Chiny opracowały drona lepszego niż Switchblade. Czy to jest broń, która ma posłużyć do ataku na Tajwan?

Foto: Materiały prasowe

Michał Duszczyk

Dron ma być lepszy od wiodących rozwiązań, za którymi stoją Amerykanie, czyli technologii Switchblade 600. Jak informuje „South China Morning Post” („SCMP”), projekt opracowany przez Norinco ma większy zasięg, prędkość i wydajność. Według podanych statystyk nowy dron-kamikaze będzie w stanie pokonać aż 200 km, a to zasięg, który umożliwia Pekinowi atak na Tajwan. Eksperci zwracają uwagę również na inne parametry. Jego prędkość przelotowa wynosi 144 km/h, zaś konstrukcja pojazdu umożliwia bezzałogowcowi pozostawanie w powietrzu przez nawet 105 minut. To sprawia, że dron może nie tylko dotrzeć do odległego celu, ale również działać jako amunicja krążąca i unosić się nad potencjalnym celem przez jakiś czas przed uderzeniem.

Dron ma w swoim zasięgu Tajwan

Uznawany za jeden z najlepszych dronów na rynku amerykański Switchblade 600 rozwija prędkość do 110–115 km/h. Zasięg tej broni wynosi 40–80 km, a maksymalny czas lotu to „tylko” 40 minut. Zespół badawczy Norinco, kierowany przez Li Haichenga, stworzył więc groźnego rywala. „SCMP” podaje, że chińska konstrukcja wykorzystuje składane śmigło dwułopatowe. Inżynierowie mieli tak dopracować ten model, że udało się znacząco wydłużyć czas lotu drona-kamikaze. Co więcej, pojazd ma być „ekonomiczny” i jego produkcja będzie kosztowała mniej niż amerykańskiego odpowiednika.

Analitycy twierdzą, że na razie trudno zweryfikować te informacje. Zwracają jednak uwagę, iż fakt, że ta broń mogłaby mieć w zasięgu Tajwan, budzi niepokój. Jak pisze serwis Interesting Engineering, potencjalny konflikt o wyspę w dużej mierze, jak to ma miejsce obecnie w przypadku wojny Rosji z Ukrainą, opierałby się właśnie o bezzałogowce. Na takiej koncepcji bazuje choćby program „Replicator”. W jego ramach armia USA – w odpowiedzi na atak Chin na Tajwan – miałaby „zalać” Cieśninę Tajwańską dużą liczbą tanich dronów.

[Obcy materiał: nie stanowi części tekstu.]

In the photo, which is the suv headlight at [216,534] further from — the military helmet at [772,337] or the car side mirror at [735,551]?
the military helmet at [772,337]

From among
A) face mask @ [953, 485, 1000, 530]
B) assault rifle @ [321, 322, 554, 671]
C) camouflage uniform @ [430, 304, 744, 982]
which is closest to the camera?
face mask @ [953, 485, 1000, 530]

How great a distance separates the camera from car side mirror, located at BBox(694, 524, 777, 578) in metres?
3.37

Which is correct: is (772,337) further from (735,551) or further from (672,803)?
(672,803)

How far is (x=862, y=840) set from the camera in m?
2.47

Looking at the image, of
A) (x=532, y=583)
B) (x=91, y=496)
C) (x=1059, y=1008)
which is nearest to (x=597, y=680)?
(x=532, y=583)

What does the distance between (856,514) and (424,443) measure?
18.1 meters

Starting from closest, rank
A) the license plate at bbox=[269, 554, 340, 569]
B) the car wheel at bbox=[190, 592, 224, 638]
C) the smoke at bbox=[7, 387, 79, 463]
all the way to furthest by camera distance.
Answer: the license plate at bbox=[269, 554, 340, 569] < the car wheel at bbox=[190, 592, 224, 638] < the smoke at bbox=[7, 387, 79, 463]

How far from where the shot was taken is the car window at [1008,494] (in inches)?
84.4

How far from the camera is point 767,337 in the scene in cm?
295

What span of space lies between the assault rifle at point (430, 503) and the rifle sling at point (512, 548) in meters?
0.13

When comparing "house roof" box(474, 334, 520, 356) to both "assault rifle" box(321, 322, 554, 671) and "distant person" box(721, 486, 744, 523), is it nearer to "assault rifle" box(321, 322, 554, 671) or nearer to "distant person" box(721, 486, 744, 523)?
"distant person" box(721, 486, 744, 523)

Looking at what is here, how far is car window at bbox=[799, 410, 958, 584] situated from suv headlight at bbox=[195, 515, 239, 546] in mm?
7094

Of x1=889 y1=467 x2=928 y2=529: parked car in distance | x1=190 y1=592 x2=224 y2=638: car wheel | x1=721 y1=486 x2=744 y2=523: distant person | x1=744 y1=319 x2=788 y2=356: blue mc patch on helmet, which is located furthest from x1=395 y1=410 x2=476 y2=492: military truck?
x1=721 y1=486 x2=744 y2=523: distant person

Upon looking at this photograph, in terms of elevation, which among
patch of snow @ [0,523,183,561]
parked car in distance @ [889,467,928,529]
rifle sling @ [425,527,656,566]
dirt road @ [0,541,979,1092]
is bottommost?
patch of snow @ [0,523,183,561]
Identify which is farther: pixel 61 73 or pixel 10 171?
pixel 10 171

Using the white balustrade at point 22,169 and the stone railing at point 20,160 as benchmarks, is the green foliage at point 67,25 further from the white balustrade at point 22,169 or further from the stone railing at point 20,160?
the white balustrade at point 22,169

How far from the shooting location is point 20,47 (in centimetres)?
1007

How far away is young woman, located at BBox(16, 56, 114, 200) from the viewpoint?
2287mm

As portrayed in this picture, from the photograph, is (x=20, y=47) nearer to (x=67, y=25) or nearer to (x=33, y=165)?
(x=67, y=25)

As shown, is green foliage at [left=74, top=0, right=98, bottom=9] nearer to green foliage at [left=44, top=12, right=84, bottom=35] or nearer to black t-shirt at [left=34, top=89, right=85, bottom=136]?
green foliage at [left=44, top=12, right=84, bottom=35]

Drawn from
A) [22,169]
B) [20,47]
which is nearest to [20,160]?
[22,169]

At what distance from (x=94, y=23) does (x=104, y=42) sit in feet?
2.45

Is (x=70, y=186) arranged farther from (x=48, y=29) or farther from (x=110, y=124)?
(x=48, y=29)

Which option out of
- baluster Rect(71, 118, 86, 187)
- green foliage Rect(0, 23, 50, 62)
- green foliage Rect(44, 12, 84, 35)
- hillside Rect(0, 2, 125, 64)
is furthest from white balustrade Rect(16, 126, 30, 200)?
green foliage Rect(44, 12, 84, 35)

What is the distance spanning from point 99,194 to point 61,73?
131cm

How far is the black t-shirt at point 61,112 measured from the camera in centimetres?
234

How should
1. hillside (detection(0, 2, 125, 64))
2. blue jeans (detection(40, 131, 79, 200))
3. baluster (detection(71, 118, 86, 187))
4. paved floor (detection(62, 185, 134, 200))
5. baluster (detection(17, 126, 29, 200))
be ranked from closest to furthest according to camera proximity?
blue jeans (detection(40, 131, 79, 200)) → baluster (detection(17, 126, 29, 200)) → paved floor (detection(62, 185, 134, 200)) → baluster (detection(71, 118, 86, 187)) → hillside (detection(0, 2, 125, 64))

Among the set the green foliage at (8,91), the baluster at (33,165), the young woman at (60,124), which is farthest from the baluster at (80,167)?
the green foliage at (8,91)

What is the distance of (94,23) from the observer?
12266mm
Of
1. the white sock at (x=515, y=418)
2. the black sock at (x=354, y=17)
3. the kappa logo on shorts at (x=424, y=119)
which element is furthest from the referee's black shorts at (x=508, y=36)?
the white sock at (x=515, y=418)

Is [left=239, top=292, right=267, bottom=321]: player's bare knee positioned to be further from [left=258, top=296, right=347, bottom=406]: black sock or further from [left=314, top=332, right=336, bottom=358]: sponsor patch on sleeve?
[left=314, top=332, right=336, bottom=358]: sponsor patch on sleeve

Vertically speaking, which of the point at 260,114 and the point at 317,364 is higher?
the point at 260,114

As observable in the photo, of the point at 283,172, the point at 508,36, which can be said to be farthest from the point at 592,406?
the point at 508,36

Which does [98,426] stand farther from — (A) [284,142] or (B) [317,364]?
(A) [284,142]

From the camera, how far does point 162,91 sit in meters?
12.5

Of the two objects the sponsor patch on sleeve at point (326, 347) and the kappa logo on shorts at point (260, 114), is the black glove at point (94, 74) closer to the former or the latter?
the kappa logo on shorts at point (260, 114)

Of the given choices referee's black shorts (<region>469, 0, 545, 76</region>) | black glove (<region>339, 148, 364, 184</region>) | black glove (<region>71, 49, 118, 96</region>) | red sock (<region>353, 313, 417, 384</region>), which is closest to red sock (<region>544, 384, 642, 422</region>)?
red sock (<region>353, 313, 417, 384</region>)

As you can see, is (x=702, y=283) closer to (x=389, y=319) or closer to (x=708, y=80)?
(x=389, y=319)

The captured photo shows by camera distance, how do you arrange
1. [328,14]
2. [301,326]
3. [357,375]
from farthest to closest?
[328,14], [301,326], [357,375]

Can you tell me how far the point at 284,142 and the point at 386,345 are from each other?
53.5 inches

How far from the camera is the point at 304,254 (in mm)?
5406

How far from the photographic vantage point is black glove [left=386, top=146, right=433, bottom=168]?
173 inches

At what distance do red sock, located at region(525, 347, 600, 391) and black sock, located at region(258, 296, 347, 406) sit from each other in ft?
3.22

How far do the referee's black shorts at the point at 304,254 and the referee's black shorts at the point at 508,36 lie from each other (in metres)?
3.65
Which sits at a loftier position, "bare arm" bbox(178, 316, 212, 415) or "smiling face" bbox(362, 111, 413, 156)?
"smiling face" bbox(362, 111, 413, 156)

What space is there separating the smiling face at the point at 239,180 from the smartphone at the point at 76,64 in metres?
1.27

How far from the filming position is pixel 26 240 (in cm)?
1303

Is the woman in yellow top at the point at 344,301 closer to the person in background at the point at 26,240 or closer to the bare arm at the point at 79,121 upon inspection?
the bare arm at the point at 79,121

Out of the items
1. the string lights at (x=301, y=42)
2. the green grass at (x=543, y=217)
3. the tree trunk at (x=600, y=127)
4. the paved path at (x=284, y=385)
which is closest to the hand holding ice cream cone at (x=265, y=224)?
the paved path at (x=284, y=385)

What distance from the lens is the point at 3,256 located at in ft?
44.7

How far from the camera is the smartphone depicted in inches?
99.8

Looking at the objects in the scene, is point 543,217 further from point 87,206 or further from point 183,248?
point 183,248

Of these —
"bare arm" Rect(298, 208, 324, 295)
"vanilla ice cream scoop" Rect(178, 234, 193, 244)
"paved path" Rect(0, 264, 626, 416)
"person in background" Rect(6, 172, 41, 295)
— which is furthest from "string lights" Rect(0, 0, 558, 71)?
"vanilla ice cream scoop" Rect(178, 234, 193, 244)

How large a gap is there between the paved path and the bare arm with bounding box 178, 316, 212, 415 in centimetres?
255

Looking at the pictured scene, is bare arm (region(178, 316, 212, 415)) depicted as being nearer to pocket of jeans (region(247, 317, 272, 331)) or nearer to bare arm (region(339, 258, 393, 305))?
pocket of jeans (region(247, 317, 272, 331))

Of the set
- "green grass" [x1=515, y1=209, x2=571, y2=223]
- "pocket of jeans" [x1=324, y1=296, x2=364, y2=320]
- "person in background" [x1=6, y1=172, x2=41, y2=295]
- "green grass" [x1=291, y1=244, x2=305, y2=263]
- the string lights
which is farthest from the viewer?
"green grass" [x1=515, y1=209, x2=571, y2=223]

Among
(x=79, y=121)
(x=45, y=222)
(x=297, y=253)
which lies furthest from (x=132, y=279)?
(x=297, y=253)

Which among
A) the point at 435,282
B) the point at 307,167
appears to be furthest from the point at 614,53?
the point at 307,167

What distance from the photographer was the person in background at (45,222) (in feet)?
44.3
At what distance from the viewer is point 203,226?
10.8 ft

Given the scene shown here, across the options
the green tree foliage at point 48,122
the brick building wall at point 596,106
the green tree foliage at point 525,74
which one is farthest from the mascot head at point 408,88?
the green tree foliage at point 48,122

Pojazdy w dużej mierze – dzięki technologii AI – działałyby w sposób autonomiczny.

Pierwsza masowa wojna dronów?

Analitycy zauważają, iż konflikt między Chinami a Tajwanem może być pierwszym w historii, w którym na wielką skalę wykorzystane zostaną autonomiczne drony, ale morskie drony: nawodne i podwodne. Tak wynika zresztą z niedawnego eksperymentu w zakresie gier wojennych, przeprowadzonego przez zespół doradców Center for a New American Security (CNAS). Tajwan znajduje się ledwie 160 km od kontynentu, więc ich wysłanie z misją nie będzie stanowiło problemu.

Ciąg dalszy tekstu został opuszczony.